The news is out:
After an hour and a half of spirited public testimony late Tuesday night and into Wednesday morning, a Milwaukee Board of School Directors committee voted in favor of a proposal that would allow for the limited distribution of male condoms in many of the city's public high schools.This is, of course, the age group that I deal with every day. I cannot speak to the prevalence of STDs among my students--I'll have to trust the research on that one that suggests they're widespread--but I can say this. Among the students I teach right now, I think I have more parents and parents-to-be than I have ever had before. Bot boys and girls talk freely about the children they have, and I have at least four pregnant girls right now. It certainly seems to me that somewhere these students are picking up on the notion that sex is okay and when they are doing it, they are doing it unprotected.
The communicable disease prevention program--which passed the Committee on Innovation/School Reform in a 5-0 vote and now will go to the full board--was recommended by the admininstration to address the high rate of sexually transmitted infections among teenagers.

▶ INPUT DATA

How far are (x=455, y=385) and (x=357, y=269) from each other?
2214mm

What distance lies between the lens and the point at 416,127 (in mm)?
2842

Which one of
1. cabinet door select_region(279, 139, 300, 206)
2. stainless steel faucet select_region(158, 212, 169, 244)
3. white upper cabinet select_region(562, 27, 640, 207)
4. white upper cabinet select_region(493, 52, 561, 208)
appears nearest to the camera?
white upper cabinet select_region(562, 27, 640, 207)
...
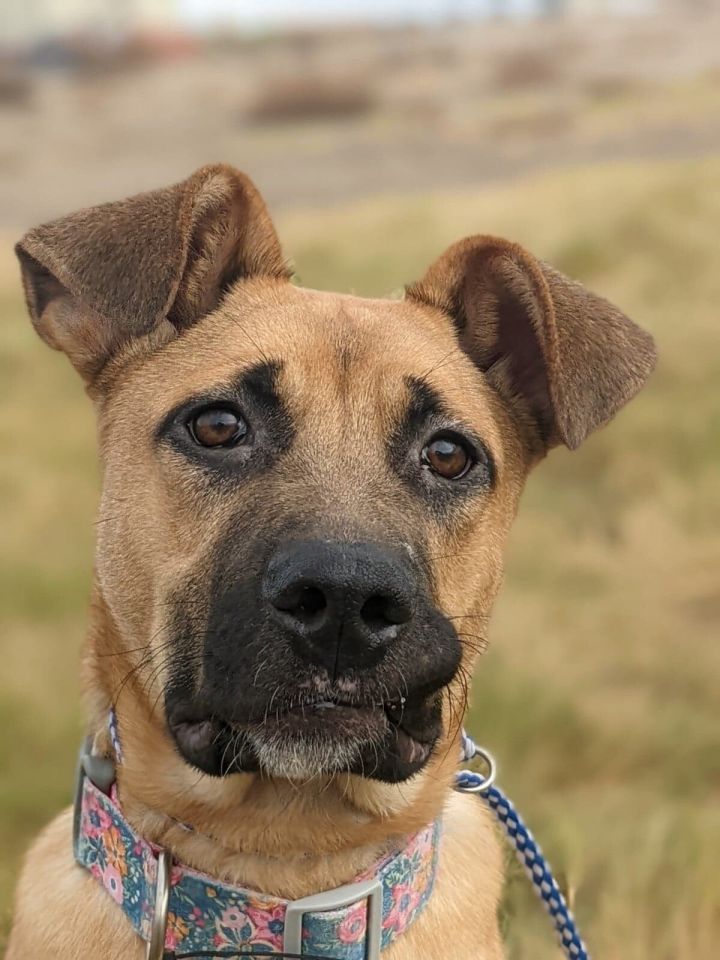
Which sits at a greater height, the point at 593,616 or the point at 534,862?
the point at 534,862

▶ WORK ORDER 1
Answer these questions using the post about condom distribution in Milwaukee high schools.
(a) How long did the public testimony last?
(b) At least how many pregnant girls does the writer say are among the current students?
(c) What was the committee vote on the disease prevention program?
▶ WORK ORDER 2
Continue the post about condom distribution in Milwaukee high schools, starting after its last sentence.

▶ EXPECTED ANSWER 1
(a) An hour and a half.
(b) At least four.
(c) 5-0.

▶ EXPECTED ANSWER 2
Which is not to say that MPS is encouraging the sex. Despite protestations and implications of the local righty commentariat (examples 1, 2), MPS does teach and reinforce the notion that abstinence at their age is the best and only reasonable course of action. In class yesterday, in fact, when students brought the matter up because they had heard the news, that was the first thing I added to the discussion--that none of them should be having sex anyway. Of course, they don't listen to me when I tell them that their essays must be written in multiple paragraphs, so I don't have a lot of faith that my insistence on their abstinence will have much of an effect, either.
But what I like in particular about this particular plan is that the condoms are not, in fact, freely distributed. There are plenty of places around town where the condoms are indeed just grab-and-go. However, should this plan go through, before any MPS student pick up a condom at school, they will have to talk to the school nurse about their intended behavior, its risks, and alternatives including not doing it. Ultimately, that may discourage some students from getting the condoms, sure; but I hope that the program will tie the acquisition of condoms to critical questions about why students want to engage in this behavior and whether it's the right thing to do. At least moreso than just having it lectured at them in health class every year.